Seeing Chris S below, it probably is not a case of pretending.

Then why the wage premium for gay men?

"compared with a penalty of 11% for gay men relative to straight men"

They do not have families to support so their occupational choices are geared more toward what pleases them than what optimizes earnings. They also favor more creative occupations which do not pay all that well.

But, surely, the study would control for occupational choices, and if it doesn't, what good is it in the first place?

No clue. Strange things happen with these studies. I imagine they can do so in coarse terms but not fine terms. The wage premium might reflect advancement within occupational categories and not between them. Take libraries and archives as an example. About 85% of the people in that trade are female. You see the men in academic libraries, in library administration, in central libraries, in digital resources, and in specialties like law or archives. Go to a school library or a suburban branch library and you'll see hardly any men. You see them at the central library downtown or the court library.

Perhaps they favor occupations where they are more accepted, but that doesn't mean they're actually good at those occupations. Better to be a mediocre hair stylist and feel like you can be yourself than be a closeted Man in the Gray Flannel Suit, even if you're talents are better suited to Gray Flannel Suit occupations.

"But, surely, the study would control for occupational choices, and if it doesn’t, what good is it in the first place?"

You have way more faith than I do in social science study design.

Better to be a mediocre hair stylist and feel like you can be yourself than be a closeted Man in the Gray Flannel Suit,

It is a characteristic bit of foolishness in this age that everyone should want to make a public point of his perversions.

Lesbians tend to be more masculine and masculinity correlates with various traits conducive to making more money.

REQUEST:
Reproduce the part of the comment thread between "Then why the" and "doesn't, what good is it in the first place?", inclusive, word for word. The items that follow come from a different source than the comment thread.

Items from a collection:

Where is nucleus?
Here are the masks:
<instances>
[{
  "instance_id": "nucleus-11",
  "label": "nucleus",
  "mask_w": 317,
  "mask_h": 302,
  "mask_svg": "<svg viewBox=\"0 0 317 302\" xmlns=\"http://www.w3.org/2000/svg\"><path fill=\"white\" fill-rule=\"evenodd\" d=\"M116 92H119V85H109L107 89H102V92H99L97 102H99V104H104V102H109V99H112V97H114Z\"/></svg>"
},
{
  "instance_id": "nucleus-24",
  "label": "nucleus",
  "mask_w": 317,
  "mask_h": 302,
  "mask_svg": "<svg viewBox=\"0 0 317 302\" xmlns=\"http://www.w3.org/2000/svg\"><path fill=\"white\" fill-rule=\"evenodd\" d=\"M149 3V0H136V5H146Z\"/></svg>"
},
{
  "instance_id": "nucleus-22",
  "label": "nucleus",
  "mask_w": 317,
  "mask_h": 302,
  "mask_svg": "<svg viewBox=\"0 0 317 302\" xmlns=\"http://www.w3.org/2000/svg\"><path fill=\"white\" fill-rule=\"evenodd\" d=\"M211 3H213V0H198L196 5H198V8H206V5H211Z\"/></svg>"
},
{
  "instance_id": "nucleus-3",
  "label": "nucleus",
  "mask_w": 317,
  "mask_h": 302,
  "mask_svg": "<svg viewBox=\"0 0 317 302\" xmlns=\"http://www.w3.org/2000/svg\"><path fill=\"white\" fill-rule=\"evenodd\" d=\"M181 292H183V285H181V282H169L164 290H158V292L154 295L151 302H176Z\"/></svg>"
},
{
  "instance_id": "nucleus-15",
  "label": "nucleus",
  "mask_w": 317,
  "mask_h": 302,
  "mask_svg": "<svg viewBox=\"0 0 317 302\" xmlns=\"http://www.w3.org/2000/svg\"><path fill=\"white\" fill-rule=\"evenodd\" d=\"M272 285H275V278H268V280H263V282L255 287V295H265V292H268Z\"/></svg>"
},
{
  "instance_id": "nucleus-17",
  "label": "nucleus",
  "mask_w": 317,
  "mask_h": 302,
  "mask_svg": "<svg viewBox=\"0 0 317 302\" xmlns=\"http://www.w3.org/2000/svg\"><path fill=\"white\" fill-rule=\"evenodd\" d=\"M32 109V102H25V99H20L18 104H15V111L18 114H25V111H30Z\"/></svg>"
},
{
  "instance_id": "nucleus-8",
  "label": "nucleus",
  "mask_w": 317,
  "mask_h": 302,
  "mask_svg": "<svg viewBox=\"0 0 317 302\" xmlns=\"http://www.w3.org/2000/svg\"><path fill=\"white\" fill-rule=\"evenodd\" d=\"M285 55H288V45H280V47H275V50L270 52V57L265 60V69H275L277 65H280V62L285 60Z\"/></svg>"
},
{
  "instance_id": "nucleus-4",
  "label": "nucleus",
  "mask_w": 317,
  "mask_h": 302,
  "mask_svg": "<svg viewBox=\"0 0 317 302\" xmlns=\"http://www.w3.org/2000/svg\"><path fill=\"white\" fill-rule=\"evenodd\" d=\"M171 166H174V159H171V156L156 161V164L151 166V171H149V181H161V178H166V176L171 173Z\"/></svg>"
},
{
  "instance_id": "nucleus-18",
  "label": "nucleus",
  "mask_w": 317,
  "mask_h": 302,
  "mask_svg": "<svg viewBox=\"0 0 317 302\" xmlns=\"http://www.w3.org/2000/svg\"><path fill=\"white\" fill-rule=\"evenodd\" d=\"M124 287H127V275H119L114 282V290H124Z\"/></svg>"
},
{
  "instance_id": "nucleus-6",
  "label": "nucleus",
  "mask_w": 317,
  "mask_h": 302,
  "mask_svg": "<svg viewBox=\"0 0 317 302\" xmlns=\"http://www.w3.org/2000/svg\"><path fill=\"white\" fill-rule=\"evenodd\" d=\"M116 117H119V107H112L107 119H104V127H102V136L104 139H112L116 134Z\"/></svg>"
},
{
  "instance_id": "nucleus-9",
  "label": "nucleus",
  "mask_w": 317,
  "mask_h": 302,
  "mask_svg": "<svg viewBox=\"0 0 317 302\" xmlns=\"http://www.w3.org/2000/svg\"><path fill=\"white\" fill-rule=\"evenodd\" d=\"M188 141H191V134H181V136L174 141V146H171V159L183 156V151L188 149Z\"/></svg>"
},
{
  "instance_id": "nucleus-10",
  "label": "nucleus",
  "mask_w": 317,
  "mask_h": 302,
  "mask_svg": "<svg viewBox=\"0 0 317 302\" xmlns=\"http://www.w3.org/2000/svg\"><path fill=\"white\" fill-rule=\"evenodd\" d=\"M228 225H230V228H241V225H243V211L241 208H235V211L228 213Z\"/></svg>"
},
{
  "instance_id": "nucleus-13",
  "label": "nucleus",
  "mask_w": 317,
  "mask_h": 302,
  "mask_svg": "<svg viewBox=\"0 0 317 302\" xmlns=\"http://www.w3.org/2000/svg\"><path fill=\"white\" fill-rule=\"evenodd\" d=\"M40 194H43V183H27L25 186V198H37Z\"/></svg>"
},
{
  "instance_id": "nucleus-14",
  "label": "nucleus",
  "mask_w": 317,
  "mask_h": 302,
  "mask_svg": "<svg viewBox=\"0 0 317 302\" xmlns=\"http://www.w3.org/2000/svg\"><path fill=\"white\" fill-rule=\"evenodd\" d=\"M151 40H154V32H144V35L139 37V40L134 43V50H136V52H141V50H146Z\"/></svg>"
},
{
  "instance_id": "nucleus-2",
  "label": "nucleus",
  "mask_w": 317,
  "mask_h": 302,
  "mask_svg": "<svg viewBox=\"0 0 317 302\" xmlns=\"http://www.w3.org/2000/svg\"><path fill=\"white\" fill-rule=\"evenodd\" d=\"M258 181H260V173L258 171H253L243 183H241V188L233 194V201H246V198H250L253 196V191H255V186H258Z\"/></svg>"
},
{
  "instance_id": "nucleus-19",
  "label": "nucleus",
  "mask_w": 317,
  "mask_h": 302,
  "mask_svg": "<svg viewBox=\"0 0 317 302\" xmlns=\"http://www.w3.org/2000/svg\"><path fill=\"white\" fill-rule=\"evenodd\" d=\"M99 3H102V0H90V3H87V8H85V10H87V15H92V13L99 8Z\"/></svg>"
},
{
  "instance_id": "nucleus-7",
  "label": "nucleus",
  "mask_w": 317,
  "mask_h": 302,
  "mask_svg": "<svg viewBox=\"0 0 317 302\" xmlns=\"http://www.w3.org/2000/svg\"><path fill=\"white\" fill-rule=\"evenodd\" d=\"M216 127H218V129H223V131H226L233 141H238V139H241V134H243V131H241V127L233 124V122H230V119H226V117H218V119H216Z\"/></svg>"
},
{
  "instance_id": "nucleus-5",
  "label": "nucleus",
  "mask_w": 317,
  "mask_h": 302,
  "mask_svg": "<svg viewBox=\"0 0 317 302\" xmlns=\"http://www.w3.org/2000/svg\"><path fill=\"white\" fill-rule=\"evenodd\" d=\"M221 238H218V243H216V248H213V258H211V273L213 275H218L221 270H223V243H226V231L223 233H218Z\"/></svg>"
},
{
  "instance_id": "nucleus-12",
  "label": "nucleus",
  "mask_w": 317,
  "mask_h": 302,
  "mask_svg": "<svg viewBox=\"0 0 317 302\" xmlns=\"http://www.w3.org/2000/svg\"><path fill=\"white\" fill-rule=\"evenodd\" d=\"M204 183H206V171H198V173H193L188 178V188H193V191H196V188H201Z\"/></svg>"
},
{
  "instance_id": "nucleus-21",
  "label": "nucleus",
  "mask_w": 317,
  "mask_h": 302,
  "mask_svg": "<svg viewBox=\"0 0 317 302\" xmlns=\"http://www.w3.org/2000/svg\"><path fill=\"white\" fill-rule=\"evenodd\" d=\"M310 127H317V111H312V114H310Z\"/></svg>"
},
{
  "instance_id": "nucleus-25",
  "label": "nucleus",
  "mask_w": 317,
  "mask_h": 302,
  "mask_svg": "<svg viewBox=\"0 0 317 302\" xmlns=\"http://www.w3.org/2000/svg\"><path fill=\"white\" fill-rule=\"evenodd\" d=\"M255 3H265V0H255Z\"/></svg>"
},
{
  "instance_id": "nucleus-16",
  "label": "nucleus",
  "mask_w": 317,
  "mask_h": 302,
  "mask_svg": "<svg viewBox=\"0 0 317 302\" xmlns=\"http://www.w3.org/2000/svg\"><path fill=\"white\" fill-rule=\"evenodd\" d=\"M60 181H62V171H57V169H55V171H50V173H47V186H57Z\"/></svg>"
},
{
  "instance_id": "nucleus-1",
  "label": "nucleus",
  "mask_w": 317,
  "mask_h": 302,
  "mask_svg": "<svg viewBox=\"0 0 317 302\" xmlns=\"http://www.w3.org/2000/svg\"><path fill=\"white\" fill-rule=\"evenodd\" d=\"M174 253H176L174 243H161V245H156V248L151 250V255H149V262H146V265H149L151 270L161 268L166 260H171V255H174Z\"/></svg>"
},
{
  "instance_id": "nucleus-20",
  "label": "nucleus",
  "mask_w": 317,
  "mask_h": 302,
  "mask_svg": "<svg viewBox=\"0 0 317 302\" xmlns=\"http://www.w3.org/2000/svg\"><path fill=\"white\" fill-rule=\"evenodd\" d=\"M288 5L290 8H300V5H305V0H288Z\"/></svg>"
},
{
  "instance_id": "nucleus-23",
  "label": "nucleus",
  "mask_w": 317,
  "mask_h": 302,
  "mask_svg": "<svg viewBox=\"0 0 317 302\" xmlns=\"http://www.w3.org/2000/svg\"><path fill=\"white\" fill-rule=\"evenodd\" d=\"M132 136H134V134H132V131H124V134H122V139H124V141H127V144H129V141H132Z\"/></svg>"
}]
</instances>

RESULT FOR THIS TASK:
Then why the wage premium for gay men?

"compared with a penalty of 11% for gay men relative to straight men"

They do not have families to support so their occupational choices are geared more toward what pleases them than what optimizes earnings. They also favor more creative occupations which do not pay all that well.

But, surely, the study would control for occupational choices, and if it doesn't, what good is it in the first place?